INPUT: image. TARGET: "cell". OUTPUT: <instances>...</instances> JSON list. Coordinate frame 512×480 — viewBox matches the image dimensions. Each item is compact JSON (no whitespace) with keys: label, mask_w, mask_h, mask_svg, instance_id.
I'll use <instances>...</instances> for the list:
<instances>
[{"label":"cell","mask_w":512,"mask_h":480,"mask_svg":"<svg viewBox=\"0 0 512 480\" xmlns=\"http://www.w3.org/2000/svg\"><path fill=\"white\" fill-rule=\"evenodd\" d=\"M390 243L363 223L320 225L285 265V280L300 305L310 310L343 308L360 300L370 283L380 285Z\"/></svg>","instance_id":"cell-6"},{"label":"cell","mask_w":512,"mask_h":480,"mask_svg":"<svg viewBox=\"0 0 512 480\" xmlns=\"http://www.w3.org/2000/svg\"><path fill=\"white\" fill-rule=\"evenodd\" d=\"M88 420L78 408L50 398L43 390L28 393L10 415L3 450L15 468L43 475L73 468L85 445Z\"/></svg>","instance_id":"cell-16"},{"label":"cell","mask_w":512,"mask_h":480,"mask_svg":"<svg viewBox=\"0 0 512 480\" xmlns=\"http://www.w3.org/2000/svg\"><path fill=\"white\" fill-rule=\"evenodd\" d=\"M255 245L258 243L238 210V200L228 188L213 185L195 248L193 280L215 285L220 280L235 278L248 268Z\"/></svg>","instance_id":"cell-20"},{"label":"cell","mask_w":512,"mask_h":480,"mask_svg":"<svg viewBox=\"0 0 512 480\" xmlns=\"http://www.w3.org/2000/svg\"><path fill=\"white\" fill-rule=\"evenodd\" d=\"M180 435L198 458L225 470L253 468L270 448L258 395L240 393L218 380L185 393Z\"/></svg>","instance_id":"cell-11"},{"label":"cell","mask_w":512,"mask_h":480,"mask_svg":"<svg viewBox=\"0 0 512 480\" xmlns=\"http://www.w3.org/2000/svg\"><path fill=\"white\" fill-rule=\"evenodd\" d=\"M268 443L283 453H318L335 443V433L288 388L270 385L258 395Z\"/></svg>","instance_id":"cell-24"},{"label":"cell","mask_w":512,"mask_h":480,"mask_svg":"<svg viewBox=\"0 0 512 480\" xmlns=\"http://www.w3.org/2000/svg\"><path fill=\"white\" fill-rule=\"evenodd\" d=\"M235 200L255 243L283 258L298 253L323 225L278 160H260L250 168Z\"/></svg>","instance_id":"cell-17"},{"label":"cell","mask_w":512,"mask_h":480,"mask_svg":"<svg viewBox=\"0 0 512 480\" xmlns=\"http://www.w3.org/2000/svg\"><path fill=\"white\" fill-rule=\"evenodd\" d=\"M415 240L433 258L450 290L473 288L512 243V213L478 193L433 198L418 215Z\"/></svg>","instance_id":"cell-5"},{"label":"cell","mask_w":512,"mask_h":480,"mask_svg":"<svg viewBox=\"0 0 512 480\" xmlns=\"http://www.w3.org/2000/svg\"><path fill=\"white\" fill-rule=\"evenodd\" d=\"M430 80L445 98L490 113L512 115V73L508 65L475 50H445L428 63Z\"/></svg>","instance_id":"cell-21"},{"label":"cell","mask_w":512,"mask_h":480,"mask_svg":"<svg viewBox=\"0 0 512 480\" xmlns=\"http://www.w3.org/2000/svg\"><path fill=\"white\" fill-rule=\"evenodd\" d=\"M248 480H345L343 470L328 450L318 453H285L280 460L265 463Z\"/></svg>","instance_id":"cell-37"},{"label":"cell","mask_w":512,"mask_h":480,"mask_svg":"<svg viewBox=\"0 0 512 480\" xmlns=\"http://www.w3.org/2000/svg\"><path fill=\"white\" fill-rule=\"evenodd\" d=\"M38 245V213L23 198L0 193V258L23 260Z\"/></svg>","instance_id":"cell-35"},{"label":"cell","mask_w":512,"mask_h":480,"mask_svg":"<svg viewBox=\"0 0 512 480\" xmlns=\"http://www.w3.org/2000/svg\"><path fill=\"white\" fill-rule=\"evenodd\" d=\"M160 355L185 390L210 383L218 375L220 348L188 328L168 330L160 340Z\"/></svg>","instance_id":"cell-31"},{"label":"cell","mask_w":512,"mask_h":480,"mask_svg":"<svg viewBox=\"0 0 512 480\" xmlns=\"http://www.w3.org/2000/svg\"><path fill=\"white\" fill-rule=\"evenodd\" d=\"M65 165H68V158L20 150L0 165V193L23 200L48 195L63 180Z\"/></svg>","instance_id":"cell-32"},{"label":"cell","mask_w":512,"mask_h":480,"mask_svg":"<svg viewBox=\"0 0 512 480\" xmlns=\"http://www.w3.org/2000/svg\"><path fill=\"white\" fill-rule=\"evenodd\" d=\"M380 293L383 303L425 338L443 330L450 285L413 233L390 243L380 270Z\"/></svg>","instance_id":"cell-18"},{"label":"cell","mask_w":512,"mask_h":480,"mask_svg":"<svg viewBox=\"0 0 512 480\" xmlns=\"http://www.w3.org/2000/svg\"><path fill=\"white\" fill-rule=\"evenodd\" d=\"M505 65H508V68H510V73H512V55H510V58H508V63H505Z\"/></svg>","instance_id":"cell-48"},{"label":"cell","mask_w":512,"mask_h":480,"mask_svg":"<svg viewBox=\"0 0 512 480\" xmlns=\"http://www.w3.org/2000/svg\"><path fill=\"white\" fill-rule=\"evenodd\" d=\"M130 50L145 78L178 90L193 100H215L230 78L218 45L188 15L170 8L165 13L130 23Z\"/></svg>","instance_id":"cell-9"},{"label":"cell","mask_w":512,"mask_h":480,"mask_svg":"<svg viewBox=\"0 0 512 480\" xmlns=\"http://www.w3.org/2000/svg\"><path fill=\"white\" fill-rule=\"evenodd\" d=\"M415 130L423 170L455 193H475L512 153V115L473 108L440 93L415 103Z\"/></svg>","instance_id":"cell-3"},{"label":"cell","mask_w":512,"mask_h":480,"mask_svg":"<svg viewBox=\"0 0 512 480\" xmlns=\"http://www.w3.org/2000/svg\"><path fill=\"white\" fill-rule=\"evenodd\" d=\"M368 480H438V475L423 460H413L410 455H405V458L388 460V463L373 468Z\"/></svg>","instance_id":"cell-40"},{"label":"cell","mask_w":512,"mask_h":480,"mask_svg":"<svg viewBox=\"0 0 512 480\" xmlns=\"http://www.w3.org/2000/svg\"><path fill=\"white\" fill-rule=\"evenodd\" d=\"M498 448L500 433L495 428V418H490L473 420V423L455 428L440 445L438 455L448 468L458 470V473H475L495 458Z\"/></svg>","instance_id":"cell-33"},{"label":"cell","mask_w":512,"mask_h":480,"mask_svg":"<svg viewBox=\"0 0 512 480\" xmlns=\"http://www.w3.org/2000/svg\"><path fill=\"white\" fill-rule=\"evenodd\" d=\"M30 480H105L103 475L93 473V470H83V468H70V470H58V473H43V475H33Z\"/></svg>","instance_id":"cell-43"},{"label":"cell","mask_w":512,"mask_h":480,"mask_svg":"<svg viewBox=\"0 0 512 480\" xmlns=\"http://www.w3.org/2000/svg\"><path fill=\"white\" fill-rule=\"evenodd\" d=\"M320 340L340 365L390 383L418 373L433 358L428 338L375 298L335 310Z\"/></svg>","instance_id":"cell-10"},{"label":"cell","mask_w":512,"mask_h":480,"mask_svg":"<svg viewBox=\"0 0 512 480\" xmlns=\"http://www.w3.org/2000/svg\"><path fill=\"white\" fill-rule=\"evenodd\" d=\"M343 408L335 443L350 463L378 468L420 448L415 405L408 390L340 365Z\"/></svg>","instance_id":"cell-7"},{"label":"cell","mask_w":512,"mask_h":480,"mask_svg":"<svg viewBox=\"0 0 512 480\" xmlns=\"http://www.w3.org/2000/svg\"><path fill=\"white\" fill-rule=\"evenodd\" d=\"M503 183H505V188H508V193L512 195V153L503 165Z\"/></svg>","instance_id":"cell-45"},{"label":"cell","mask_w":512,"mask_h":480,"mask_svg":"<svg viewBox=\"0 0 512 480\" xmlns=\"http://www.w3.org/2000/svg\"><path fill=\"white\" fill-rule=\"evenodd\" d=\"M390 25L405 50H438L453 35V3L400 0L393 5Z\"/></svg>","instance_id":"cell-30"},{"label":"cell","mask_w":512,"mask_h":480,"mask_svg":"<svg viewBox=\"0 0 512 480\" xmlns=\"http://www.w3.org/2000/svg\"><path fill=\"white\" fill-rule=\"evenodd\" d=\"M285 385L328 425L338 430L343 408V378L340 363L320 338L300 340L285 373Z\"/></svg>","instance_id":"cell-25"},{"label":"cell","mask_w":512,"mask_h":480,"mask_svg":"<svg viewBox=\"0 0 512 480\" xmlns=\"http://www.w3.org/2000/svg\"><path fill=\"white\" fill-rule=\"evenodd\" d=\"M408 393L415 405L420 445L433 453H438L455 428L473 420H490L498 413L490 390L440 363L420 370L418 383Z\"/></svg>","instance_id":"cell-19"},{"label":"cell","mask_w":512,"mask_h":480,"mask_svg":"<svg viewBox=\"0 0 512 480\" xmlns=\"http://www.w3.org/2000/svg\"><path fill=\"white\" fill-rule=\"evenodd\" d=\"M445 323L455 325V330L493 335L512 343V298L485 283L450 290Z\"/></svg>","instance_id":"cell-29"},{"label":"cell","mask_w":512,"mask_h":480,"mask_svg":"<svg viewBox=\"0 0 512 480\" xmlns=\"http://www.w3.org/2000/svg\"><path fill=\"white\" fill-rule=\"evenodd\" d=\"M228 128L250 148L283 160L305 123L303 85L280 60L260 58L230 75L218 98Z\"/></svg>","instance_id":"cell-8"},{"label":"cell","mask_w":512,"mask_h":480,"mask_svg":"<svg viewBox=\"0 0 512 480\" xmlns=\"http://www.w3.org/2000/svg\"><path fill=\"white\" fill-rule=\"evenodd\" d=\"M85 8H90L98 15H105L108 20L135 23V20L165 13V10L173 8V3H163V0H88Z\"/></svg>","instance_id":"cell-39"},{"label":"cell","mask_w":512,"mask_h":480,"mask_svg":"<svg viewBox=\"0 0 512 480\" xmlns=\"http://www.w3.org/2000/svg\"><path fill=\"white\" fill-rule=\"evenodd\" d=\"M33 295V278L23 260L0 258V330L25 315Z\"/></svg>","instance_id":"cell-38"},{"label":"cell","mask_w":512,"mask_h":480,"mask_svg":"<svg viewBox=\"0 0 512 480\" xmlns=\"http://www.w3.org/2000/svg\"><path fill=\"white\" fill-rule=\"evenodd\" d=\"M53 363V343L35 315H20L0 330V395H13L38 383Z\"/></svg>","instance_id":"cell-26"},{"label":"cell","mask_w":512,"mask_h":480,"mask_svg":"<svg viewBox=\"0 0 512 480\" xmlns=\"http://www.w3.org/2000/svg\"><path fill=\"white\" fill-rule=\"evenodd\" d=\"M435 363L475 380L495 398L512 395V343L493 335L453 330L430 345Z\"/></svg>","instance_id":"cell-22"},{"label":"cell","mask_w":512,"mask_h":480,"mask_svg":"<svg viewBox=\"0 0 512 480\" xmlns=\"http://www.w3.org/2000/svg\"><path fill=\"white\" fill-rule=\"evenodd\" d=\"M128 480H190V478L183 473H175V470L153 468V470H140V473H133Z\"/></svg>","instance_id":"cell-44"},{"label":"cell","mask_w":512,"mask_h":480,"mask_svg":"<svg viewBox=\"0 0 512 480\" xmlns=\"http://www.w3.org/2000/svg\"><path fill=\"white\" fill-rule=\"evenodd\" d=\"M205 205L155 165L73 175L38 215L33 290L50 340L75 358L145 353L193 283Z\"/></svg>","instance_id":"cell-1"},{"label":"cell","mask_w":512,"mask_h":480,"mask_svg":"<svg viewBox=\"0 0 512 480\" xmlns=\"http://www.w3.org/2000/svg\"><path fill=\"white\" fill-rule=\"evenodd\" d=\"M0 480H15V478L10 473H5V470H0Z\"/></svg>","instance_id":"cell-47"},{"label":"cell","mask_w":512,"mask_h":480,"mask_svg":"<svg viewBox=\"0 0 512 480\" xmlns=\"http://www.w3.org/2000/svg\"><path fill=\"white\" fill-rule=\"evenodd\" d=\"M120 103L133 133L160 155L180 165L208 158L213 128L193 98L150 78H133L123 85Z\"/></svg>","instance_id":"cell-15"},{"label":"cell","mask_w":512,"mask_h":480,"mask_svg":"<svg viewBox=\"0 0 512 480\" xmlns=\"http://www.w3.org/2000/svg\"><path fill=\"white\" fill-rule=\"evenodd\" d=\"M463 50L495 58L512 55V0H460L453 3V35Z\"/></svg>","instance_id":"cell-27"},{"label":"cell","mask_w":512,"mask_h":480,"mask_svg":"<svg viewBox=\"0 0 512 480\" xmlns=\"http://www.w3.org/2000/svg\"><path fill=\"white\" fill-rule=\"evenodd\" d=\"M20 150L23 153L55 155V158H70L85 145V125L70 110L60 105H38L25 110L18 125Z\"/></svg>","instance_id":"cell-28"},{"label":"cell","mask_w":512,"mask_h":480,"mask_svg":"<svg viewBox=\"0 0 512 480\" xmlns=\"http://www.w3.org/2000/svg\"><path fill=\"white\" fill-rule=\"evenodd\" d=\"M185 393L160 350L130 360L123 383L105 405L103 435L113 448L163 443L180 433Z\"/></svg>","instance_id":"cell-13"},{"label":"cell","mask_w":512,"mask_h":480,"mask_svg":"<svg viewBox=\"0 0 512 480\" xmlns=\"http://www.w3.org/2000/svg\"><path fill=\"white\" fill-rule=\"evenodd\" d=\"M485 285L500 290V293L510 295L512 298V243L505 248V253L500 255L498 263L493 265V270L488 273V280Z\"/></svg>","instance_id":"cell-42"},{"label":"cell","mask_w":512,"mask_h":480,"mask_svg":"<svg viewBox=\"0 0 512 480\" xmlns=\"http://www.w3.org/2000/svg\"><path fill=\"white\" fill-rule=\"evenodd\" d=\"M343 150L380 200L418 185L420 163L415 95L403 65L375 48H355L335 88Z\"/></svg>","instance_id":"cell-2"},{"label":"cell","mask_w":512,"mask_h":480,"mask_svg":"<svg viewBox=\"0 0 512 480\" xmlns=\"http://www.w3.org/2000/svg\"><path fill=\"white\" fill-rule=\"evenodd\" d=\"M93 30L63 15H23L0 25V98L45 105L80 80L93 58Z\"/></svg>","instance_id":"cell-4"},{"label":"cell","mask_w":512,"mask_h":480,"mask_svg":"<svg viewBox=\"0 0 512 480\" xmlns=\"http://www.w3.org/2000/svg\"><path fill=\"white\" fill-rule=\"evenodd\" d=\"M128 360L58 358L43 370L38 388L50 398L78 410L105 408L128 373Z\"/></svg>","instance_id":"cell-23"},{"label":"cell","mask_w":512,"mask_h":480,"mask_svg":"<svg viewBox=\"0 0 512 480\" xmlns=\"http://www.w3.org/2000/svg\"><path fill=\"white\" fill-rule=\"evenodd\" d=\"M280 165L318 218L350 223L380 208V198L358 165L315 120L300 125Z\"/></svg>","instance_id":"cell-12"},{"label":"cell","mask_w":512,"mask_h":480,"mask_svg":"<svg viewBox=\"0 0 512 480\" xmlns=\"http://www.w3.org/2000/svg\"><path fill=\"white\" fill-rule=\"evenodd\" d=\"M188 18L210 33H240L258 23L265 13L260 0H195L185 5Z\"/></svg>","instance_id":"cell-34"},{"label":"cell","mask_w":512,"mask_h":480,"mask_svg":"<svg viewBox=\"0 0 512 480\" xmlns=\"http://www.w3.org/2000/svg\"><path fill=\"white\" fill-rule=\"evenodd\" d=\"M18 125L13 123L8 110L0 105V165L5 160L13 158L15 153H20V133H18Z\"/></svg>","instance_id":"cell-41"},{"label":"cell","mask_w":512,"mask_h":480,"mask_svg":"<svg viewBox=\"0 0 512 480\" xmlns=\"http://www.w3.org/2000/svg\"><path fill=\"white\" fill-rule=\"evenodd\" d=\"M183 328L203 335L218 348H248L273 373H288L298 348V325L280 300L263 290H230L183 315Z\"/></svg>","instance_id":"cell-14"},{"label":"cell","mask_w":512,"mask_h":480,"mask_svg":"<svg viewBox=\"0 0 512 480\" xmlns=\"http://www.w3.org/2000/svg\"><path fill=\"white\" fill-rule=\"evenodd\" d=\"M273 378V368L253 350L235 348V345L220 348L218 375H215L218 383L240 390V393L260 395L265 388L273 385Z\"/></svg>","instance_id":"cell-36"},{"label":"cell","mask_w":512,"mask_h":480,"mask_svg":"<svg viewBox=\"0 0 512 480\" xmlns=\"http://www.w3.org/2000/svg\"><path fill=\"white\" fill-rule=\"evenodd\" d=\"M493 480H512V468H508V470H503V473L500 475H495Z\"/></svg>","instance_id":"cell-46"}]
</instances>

▬▬▬▬▬▬▬▬▬▬

Given exercise
Please return every line of the data above that contains the string "instances". Case counts.

The answer
INPUT: image. TARGET: "cell". OUTPUT: <instances>...</instances> JSON list. Coordinate frame 512×480 — viewBox matches the image dimensions. Each item is compact JSON (no whitespace) with keys: label, mask_w, mask_h, mask_svg, instance_id.
I'll use <instances>...</instances> for the list:
<instances>
</instances>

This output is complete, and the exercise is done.